[Spatial reasoning listing]
◇ ◇ ◇ ◇ ◇

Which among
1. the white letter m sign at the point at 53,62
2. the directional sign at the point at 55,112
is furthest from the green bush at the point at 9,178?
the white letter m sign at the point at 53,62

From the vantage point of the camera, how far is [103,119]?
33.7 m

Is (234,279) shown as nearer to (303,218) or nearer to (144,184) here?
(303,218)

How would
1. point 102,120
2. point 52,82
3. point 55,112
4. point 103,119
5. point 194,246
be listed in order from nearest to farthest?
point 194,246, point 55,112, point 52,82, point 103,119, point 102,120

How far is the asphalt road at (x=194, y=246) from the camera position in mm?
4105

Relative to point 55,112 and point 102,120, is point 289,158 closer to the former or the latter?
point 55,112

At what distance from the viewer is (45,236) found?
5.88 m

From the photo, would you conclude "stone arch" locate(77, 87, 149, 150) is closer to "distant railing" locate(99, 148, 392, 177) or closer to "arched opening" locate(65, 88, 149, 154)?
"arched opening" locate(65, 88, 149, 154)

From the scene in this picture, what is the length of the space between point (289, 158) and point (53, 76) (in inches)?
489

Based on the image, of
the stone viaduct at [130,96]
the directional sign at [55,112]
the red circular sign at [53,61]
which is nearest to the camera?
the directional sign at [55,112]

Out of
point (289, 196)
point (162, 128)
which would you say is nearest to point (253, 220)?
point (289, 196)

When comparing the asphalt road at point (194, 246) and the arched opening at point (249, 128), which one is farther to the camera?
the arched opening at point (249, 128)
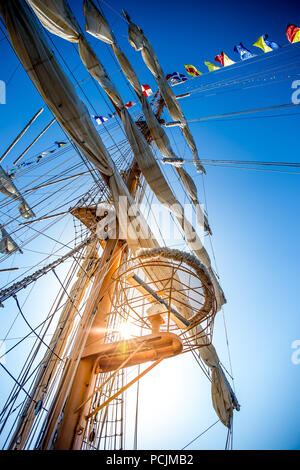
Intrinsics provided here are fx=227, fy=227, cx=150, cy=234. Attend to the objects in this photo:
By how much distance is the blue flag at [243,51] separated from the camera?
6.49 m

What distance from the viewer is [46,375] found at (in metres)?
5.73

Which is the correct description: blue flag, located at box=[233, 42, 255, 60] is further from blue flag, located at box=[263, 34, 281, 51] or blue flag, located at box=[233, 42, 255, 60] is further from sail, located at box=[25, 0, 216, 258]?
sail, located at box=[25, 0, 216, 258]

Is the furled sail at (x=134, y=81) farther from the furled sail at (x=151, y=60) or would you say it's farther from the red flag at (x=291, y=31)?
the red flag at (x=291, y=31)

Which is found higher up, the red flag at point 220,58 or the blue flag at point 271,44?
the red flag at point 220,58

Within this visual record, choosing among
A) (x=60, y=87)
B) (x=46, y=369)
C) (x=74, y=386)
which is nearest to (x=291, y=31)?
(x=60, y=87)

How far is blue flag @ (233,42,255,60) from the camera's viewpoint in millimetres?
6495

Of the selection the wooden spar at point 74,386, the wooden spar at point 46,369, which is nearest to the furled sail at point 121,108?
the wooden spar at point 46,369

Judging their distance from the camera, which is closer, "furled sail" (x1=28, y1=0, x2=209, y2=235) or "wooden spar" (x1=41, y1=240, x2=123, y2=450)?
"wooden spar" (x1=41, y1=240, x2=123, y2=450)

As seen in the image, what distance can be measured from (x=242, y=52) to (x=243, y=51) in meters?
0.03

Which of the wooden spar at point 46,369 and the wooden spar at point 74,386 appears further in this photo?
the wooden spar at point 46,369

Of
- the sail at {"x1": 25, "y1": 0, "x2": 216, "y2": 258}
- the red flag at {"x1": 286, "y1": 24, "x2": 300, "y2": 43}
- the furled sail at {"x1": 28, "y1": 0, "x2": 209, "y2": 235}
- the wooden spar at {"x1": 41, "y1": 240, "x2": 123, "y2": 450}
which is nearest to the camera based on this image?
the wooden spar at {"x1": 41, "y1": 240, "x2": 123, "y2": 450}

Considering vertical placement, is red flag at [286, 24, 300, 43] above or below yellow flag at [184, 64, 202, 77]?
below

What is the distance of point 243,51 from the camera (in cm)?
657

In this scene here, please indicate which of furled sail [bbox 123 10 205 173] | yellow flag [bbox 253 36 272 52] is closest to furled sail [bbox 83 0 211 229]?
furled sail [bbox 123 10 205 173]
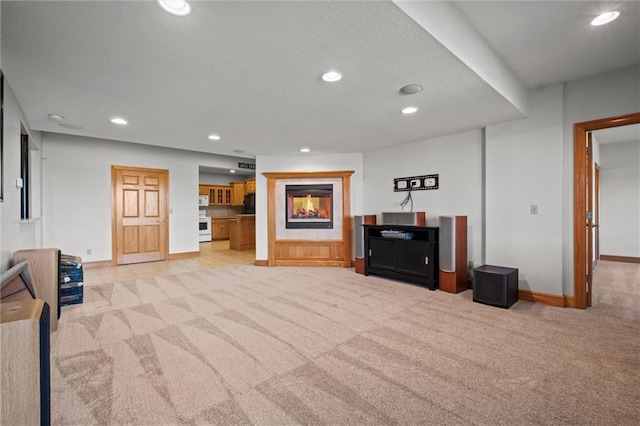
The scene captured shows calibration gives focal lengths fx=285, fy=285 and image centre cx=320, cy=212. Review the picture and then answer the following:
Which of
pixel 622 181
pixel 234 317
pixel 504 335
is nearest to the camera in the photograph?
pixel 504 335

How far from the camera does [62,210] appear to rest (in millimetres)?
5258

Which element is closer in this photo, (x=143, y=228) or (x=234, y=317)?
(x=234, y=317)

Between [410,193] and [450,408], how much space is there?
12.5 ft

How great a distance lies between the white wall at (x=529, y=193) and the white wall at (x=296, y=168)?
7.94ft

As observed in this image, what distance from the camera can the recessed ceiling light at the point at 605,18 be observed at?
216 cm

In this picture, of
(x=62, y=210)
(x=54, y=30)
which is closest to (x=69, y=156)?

◇ ◇ ◇ ◇ ◇

▶ _EXERCISE DIRECTIONS_
Copy the entire listing above word for word, leaving out the pictures.

▶ _CORRECT RESPONSE_
Which among
1. the white letter m sign at the point at 53,62
2. the directional sign at the point at 55,112
is furthest from the green bush at the point at 9,178?
the white letter m sign at the point at 53,62

From the vantage point of the camera, how far is [103,119]?
33.7 m

Is (234,279) shown as nearer to (303,218) or nearer to (144,184) here?
(303,218)

How would
1. point 102,120
2. point 52,82
3. point 55,112
4. point 103,119
5. point 194,246
be listed in order from nearest to farthest?
point 194,246, point 55,112, point 52,82, point 103,119, point 102,120

How far is the asphalt road at (x=194, y=246) from the camera position in mm?
4105

Relative to point 55,112 and point 102,120, is point 289,158 closer to the former or the latter?
point 55,112

At what distance from the viewer is (45,236) found?
5.88 m

From the photo, would you conclude "stone arch" locate(77, 87, 149, 150) is closer to "distant railing" locate(99, 148, 392, 177) or closer to "arched opening" locate(65, 88, 149, 154)?
"arched opening" locate(65, 88, 149, 154)

From the scene in this picture, what is the length of the space between point (289, 158) and point (53, 76) (in inches)?
489

Based on the image, of
the stone viaduct at [130,96]
the directional sign at [55,112]
the red circular sign at [53,61]
which is nearest to the camera?
the directional sign at [55,112]

Out of
point (289, 196)
point (162, 128)
which would you say is nearest to point (253, 220)?
point (289, 196)

When comparing the asphalt road at point (194, 246) and the arched opening at point (249, 128), which one is farther to the camera?
the arched opening at point (249, 128)
Intrinsics provided here are fx=227, fy=227, cx=150, cy=234. Attend to the objects in this photo:
By how much distance is the blue flag at [243,51] separated from the camera?
6.49 m

What distance from the viewer is [46,375] found at (in metres)?
5.73

Which is the correct description: blue flag, located at box=[233, 42, 255, 60] is further from blue flag, located at box=[263, 34, 281, 51] or blue flag, located at box=[233, 42, 255, 60] is further from sail, located at box=[25, 0, 216, 258]?
sail, located at box=[25, 0, 216, 258]

Is the furled sail at (x=134, y=81) farther from the furled sail at (x=151, y=60) or would you say it's farther from the red flag at (x=291, y=31)?
the red flag at (x=291, y=31)

Which is found higher up, the red flag at point 220,58 or the blue flag at point 271,44?
the red flag at point 220,58

Within this visual record, choosing among
A) (x=60, y=87)
B) (x=46, y=369)
C) (x=74, y=386)
which is nearest to (x=291, y=31)?
(x=60, y=87)

How far is blue flag @ (233,42,255,60) from the camera's viewpoint in millimetres?
6495

Of the selection the wooden spar at point 74,386, the wooden spar at point 46,369, which is nearest to the furled sail at point 121,108?
the wooden spar at point 46,369

Judging their distance from the camera, which is closer, "furled sail" (x1=28, y1=0, x2=209, y2=235) or "wooden spar" (x1=41, y1=240, x2=123, y2=450)?
"wooden spar" (x1=41, y1=240, x2=123, y2=450)

As seen in the image, what distance can be measured from (x=242, y=52) to (x=243, y=51) in meters?
0.03

Which of the wooden spar at point 46,369 and the wooden spar at point 74,386 appears further in this photo?
the wooden spar at point 46,369

Of
- the sail at {"x1": 25, "y1": 0, "x2": 216, "y2": 258}
- the red flag at {"x1": 286, "y1": 24, "x2": 300, "y2": 43}
- the furled sail at {"x1": 28, "y1": 0, "x2": 209, "y2": 235}
- the wooden spar at {"x1": 41, "y1": 240, "x2": 123, "y2": 450}
which is nearest to the camera based on this image?
the wooden spar at {"x1": 41, "y1": 240, "x2": 123, "y2": 450}

Considering vertical placement, is red flag at [286, 24, 300, 43] above or below yellow flag at [184, 64, 202, 77]?
below

What is the distance of point 243,51 from the camera (in cm)?
657

In this scene here, please indicate which of furled sail [bbox 123 10 205 173] | yellow flag [bbox 253 36 272 52] is closest to furled sail [bbox 83 0 211 229]?
furled sail [bbox 123 10 205 173]
The scene captured shows calibration gives focal lengths fx=285, fy=285 and image centre cx=320, cy=212. Review the picture and then answer the following:
Which of
pixel 622 181
pixel 234 317
pixel 504 335
is nearest to the camera in the photograph?
pixel 504 335

How far from the camera does [62,210] appear to rest (in millimetres)?
5258

Which element is closer in this photo, (x=143, y=228) or (x=234, y=317)?
(x=234, y=317)

Between [410,193] and [450,408], how much space is there?
12.5 ft

How great a distance lies between the white wall at (x=529, y=193) and the white wall at (x=296, y=168)?
7.94ft

As observed in this image, what distance from the camera can the recessed ceiling light at the point at 605,18 be observed at?
216 cm

In this picture, of
(x=62, y=210)
(x=54, y=30)
which is closest to (x=69, y=156)?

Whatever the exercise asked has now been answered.